**Brief**
Reproduce the listing below exactly, from its first line down to and including the line with "Vietnam;Lao, site loc_0877, 2018-02-21".

Start of Block

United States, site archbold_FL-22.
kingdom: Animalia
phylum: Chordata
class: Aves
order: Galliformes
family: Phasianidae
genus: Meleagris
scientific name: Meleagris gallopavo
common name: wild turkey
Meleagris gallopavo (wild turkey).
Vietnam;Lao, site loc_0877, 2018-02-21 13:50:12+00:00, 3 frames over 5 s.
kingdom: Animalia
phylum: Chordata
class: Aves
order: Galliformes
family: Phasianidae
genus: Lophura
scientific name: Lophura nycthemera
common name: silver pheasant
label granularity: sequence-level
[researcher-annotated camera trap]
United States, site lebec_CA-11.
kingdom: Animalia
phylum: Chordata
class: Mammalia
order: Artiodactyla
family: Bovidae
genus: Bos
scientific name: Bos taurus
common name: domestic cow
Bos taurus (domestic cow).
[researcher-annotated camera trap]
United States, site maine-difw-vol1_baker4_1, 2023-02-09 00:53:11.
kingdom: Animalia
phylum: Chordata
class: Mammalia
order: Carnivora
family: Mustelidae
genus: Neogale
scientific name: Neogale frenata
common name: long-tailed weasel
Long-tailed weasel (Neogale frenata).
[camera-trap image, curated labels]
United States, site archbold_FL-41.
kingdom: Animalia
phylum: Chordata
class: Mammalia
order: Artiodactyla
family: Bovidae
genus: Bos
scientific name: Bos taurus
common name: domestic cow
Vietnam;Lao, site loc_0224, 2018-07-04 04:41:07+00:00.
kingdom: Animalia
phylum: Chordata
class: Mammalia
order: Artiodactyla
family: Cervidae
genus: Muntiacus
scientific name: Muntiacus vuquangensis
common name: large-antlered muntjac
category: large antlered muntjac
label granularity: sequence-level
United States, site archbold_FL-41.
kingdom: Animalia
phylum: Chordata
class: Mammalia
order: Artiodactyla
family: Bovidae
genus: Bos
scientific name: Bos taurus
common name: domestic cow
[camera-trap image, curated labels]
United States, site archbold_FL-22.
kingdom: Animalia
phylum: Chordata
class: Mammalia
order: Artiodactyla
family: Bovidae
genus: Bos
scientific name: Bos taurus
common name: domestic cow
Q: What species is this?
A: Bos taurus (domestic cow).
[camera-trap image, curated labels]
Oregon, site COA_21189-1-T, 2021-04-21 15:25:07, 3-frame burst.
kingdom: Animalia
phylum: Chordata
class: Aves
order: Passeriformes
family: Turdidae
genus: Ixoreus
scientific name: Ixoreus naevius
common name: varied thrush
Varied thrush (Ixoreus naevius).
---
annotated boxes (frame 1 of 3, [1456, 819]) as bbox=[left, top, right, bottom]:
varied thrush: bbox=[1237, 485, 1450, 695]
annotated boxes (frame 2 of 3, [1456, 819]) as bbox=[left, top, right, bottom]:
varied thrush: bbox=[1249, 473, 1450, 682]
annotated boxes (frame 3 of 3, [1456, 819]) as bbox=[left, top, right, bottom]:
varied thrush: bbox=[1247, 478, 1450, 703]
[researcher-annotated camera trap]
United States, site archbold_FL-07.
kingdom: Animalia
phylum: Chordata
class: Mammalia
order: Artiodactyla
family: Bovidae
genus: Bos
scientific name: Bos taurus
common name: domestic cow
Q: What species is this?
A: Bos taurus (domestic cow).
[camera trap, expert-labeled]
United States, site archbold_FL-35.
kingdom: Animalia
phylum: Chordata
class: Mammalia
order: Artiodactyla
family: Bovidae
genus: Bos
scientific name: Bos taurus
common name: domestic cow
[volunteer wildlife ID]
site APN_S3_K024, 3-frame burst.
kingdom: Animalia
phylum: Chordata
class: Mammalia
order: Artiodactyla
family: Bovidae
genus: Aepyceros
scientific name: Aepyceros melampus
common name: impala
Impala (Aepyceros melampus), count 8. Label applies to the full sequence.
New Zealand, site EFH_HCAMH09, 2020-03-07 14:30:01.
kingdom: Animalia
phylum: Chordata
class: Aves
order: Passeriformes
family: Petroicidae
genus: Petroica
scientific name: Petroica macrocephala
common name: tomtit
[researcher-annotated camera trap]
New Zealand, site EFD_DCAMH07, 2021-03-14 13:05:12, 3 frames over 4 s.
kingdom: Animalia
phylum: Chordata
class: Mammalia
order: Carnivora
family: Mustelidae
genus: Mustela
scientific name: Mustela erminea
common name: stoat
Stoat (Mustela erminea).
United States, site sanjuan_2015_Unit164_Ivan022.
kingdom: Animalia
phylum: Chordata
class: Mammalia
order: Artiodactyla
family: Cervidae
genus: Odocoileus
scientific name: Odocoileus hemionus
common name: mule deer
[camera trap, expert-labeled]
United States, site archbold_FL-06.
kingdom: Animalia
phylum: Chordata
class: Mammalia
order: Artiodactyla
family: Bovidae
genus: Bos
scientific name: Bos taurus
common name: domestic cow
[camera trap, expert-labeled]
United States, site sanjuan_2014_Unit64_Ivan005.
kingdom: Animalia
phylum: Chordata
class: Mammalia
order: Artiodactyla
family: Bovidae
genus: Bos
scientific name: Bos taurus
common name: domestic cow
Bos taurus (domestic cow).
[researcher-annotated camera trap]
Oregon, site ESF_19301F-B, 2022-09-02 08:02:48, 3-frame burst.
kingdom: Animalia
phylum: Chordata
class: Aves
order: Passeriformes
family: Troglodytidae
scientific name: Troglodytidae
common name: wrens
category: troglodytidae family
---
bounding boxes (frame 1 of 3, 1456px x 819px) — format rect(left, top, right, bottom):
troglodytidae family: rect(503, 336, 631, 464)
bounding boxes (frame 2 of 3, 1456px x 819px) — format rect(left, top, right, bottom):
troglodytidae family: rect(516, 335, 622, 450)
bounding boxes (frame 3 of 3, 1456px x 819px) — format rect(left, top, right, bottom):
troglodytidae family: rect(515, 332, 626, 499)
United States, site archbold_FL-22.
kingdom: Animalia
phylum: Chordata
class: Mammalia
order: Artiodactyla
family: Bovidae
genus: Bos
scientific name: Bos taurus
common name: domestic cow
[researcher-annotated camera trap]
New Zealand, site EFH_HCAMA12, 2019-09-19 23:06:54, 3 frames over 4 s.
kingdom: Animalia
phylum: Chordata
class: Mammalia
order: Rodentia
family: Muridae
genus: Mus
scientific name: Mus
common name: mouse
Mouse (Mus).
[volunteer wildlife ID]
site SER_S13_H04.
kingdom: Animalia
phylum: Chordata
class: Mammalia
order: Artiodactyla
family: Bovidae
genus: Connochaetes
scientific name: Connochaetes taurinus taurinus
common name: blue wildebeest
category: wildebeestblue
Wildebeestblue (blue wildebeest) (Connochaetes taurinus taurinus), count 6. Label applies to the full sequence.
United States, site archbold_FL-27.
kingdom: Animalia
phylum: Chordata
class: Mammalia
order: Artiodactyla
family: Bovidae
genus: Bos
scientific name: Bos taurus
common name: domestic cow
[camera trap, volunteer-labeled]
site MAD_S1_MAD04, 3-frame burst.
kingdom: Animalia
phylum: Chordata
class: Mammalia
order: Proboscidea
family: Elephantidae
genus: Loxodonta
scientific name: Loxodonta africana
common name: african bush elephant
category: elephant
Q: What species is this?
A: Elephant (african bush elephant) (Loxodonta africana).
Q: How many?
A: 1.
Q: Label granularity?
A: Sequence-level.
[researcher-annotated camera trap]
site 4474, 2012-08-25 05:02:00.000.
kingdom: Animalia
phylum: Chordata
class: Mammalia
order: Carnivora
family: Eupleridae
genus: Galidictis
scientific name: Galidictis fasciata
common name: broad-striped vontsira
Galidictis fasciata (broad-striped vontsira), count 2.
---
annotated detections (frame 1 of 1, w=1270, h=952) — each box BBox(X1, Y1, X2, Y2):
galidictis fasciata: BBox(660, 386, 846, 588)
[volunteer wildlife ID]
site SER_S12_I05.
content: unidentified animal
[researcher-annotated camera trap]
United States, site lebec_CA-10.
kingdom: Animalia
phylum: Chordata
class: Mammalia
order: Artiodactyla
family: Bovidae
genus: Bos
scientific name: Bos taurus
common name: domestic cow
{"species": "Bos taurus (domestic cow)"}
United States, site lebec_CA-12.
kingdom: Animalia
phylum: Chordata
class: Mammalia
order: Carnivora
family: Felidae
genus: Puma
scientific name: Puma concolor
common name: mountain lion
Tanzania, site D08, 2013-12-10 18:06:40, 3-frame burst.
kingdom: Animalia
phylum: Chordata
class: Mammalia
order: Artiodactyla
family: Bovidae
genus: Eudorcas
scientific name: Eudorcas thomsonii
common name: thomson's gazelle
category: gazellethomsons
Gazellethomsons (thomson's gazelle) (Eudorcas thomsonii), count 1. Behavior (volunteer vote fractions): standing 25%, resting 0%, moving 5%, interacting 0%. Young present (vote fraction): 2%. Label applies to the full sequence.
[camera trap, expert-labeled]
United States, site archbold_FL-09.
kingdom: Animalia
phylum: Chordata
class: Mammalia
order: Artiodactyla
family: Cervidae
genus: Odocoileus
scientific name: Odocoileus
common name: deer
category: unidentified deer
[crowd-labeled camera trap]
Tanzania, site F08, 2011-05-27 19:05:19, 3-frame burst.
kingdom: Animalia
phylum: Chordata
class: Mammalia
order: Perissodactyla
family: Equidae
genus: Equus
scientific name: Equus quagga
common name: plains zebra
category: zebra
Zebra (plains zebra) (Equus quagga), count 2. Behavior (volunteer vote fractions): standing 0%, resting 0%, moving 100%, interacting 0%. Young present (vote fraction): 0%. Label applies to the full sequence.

End of Block

**Result of this exercise**
United States, site archbold_FL-22.
kingdom: Animalia
phylum: Chordata
class: Aves
order: Galliformes
family: Phasianidae
genus: Meleagris
scientific name: Meleagris gallopavo
common name: wild turkey
Meleagris gallopavo (wild turkey).
Vietnam;Lao, site loc_0877, 2018-02-21 13:50:12+00:00, 3 frames over 5 s.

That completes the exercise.